Their mission: to assess security issues.  For that purpose, now was a good time to visit.  Bushmeat hunting is particularly high because of increased demand for year-end celebrations.  Also, John is deep into the elephant census (every 4th year), but shadowed by the always present threat from Mai-Mai leaders fleeing into the Park’s wilderness. Over the next few years bushmeat hunting and Mai-Mai insurgencies will continue as principal challenges.

Kurt, CdS and Mungbere at Kakongo

Kurt and the head warden meet with Lt. Mungbere at Kakongo Post. Lt Mungbere has been critical in Western Balanga where he has helped establish peace and disarm Fidel’s Mai-Mai militia.

For John and I, this trip was more than a security review; it was a first effort to peer towards the future.  We rarely consider our age; we do what needs doing and what we love to do.  But there is no denying that John turned 70 this year and I turned 69.  To make sure that what needs doing keeps getting done, and by people who love to do it and do it well, — it is time to plan.

gift goat in Benekamba

John and I receive gifts for the project in the village Benekamba during this trip; obviously, we’re “not spring chickens”, as my Mother-in-law used to candidly refer to herself and her husband. 

Here is the mission in a series of photos:

delegation route end Nov early Dec

Above is the path we followed on motorbike, foot and dugout….

Kurt gives helping hand

On the road: Kurt helps an overloaded bicycle transporter.

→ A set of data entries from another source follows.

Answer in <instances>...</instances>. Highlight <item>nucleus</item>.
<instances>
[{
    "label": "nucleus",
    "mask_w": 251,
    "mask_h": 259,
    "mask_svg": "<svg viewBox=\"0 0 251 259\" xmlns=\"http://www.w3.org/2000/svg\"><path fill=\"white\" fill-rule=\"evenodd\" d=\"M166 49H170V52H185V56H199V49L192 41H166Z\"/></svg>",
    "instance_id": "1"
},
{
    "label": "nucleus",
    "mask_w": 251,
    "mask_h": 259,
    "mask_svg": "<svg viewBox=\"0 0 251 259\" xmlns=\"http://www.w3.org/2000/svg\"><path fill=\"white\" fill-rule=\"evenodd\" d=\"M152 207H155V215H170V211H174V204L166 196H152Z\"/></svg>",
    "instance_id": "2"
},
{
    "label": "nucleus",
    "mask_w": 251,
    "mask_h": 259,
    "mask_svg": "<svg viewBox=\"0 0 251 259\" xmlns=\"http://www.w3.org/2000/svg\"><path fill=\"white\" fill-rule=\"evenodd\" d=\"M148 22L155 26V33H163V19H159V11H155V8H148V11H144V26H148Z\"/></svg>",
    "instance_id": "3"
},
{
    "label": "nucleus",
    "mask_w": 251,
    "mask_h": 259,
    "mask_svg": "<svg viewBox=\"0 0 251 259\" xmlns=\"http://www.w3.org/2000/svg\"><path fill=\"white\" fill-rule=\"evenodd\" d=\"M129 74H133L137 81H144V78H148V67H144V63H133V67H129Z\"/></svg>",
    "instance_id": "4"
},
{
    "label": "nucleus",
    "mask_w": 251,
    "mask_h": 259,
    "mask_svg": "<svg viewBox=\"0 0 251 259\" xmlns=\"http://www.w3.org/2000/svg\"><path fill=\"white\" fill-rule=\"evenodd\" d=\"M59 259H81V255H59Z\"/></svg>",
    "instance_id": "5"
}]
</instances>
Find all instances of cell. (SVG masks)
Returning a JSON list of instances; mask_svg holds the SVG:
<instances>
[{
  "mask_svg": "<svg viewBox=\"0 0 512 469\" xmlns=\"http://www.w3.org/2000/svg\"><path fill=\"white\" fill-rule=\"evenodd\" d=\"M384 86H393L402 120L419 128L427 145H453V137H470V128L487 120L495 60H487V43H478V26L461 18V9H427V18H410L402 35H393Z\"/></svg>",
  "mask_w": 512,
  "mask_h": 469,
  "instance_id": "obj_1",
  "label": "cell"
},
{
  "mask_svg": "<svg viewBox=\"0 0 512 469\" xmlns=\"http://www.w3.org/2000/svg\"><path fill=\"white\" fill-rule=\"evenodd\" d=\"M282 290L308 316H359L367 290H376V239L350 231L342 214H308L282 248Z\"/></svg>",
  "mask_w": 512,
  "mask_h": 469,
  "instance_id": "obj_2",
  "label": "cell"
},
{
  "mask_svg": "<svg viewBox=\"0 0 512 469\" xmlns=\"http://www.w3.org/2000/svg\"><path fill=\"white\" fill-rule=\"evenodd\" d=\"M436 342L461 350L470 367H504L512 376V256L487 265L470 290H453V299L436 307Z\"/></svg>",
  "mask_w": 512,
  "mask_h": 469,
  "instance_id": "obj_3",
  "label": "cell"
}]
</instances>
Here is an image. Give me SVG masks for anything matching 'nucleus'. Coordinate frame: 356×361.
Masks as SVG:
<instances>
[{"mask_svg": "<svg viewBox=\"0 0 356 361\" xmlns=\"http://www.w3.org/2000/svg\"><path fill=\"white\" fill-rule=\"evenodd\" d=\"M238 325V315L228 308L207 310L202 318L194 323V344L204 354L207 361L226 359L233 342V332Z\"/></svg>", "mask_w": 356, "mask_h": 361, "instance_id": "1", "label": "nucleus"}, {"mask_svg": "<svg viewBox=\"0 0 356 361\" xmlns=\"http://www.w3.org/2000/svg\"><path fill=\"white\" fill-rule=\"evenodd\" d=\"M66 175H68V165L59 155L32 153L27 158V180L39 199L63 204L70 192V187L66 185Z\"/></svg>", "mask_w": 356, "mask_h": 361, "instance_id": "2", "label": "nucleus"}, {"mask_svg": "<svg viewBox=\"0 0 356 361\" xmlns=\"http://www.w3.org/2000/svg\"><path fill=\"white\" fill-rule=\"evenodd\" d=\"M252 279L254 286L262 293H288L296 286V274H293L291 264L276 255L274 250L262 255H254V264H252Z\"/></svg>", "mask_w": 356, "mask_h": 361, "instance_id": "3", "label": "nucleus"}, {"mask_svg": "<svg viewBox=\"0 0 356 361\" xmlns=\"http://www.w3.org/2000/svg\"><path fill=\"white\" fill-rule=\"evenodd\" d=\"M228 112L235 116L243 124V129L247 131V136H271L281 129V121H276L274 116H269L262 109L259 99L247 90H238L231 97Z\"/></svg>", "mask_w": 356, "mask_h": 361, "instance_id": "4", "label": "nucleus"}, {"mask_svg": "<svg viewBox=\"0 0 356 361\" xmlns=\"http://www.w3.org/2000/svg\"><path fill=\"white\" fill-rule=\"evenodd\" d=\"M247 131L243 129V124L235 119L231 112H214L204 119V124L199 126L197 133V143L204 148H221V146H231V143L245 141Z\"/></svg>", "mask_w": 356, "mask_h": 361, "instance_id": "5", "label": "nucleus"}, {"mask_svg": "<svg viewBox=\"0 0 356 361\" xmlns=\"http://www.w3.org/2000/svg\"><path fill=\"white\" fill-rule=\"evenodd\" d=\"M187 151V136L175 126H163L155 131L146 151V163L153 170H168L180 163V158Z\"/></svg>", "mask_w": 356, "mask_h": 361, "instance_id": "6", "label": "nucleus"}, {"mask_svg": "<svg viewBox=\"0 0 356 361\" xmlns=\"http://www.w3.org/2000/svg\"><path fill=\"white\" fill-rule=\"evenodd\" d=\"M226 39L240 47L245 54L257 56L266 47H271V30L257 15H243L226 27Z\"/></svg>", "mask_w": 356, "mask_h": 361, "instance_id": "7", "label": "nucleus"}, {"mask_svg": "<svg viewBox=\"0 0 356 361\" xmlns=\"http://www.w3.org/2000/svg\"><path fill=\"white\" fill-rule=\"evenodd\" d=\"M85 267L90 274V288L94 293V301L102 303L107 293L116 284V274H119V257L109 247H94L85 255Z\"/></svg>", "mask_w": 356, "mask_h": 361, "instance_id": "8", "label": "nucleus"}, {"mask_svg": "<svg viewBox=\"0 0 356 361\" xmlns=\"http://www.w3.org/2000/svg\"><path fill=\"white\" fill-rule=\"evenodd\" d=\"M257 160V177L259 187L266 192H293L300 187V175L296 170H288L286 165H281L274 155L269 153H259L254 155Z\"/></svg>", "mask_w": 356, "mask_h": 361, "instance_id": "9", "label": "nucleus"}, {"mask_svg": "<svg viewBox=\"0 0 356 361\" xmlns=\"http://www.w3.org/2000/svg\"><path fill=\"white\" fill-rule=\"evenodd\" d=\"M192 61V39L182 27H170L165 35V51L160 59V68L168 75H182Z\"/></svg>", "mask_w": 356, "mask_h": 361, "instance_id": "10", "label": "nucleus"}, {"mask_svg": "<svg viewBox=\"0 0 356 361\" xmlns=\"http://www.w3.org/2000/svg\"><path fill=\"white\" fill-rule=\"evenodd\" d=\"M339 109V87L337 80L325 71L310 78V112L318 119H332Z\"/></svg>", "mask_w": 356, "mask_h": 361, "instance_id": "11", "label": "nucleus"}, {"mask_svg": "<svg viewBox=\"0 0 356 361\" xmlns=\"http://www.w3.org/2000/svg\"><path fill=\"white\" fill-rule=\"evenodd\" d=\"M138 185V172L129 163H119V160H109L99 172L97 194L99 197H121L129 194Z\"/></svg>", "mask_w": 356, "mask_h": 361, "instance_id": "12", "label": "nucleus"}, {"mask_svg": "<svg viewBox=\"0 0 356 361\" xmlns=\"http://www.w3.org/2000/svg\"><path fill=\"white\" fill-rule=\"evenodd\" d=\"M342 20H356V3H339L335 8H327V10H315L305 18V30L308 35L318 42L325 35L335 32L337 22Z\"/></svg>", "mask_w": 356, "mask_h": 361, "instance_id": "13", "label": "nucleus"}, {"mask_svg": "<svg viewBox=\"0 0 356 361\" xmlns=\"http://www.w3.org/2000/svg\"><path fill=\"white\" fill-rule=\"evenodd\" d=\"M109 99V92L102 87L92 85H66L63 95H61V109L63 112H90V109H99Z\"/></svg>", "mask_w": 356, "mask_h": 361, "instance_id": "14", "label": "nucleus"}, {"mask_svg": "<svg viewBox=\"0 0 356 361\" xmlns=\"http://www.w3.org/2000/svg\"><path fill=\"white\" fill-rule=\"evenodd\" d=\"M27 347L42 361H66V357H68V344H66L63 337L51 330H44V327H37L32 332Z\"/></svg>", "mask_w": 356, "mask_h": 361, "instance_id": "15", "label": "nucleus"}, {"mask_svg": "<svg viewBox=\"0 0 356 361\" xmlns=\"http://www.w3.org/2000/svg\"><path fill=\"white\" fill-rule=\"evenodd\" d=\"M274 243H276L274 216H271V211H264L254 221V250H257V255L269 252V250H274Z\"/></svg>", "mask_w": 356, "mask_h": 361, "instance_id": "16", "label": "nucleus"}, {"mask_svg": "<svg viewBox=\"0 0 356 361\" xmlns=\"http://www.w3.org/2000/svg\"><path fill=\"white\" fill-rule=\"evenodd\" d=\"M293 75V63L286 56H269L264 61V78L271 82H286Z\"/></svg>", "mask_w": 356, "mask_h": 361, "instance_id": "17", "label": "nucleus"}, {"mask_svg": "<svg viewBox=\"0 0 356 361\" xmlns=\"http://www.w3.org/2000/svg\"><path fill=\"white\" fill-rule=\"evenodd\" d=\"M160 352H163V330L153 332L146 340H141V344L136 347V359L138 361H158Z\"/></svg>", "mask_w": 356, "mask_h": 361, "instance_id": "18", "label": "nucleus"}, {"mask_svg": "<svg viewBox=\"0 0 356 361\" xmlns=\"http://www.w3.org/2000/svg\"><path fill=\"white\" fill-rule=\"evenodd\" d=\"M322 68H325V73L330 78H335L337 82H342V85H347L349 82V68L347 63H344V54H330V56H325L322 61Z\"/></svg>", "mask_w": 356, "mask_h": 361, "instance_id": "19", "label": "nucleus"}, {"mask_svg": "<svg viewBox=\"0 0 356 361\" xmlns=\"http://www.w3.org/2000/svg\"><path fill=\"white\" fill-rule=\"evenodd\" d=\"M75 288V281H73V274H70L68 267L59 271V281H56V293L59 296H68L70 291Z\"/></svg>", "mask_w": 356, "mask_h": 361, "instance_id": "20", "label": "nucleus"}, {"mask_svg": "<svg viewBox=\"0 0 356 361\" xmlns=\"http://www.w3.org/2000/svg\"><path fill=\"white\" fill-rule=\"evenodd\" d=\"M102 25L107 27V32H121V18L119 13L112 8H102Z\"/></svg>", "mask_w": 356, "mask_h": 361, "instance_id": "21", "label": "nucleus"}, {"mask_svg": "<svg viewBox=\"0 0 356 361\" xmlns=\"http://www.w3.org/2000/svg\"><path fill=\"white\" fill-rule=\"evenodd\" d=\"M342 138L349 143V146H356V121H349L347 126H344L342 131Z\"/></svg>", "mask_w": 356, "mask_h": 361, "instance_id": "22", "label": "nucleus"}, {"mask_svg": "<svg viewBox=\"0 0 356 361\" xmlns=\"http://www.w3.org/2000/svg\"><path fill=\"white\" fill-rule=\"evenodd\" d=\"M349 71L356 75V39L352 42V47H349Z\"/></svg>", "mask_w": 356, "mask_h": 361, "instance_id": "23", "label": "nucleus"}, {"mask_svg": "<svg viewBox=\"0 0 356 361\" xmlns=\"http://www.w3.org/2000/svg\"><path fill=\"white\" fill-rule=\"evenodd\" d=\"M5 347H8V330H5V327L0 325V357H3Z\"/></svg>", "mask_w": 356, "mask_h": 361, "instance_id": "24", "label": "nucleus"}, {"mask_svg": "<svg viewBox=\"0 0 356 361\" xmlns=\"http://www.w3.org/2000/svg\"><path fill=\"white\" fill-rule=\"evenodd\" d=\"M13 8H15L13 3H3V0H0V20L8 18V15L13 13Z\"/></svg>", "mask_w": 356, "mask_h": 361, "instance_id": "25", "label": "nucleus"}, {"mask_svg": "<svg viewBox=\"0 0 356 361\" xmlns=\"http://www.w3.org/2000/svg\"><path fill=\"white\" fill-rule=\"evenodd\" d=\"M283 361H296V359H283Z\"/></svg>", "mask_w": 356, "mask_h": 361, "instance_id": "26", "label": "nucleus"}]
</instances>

Kurt offers a hand to cross flooded log bridge

On the road: Kurt offers a hand, after the motorbikes gunned over the flooded log bridge one by one.

Flooded bridge 1_Nyama tende

On the path: the first bridge was submerged.

crossing Loidjo (stream 3)

On the path: The second bridge was submerged

ED about to step off bridge

On the path: All bridges were submerged.

We meet up with John and some of the rest of the team at Katopa camp and start the dugout trip downstream on the Lomami River.

At a small fishing camp on the west side of the Lomami (in an area that’s not National Park) John makes an impromptu snack for all, from the abundance of fresh first-night smoked fish, lemons shaken from a tree and rock salt.  

John prepares snacks at fishing camp
https://flic.kr/p/2kgRS5G

John is excellent at turning a doubtful bare-subsistence trove into an epicurean wilderness feast.

Bit crowded at Biondo

We left the southern team and joined the northern team at the temporary camp of Biondo where we all spent the night together on the banks of the Lomami.

All along the way possible Future Paths for Lomami National Park were discussed, lined up, shaken-out, refolded and then discussed a bit more.   the underlying theme —  When the Harts move out, several more people need to move in:

  1. A security advisor – to build the infrastructure and train guards needed to tame the threats – someone ready to commit  for several years.
  2. A replacement for the Hart couple — Ideally another couple with French language , love of vast forest wilderness, conservation experience and an eagerness to embrace unknowable conservation challenges.

On arrival back in Kinshasa, Karen Laurenson the Africa Regional Director of FZS arrived and got us right down to business.  All sorts of business:  financial management, Job descriptions ….

Karen walking dogs

Kinshasa: Karen accompanied me on the dog walk along the mother river – the Congo – with Argos and Penelope.

2 Comments

  1. Daniel Alempijevic
    Posted 2020-12-15 at 1:50 pm | Permalink

    It will certainly take a team to fill the roles you two have filled in LNP. I certainly hope this is a “first effort” and you have the time to find the right candidates for the job.

  2. Kate Detwiler
    Posted 2020-12-16 at 3:39 pm | Permalink

    Thank you for the last 2 posts. Great to get the updates. So much water! Inspiring to see the photo journey of you all down the Lomami and to read about the work underway for a transition plan–a big project!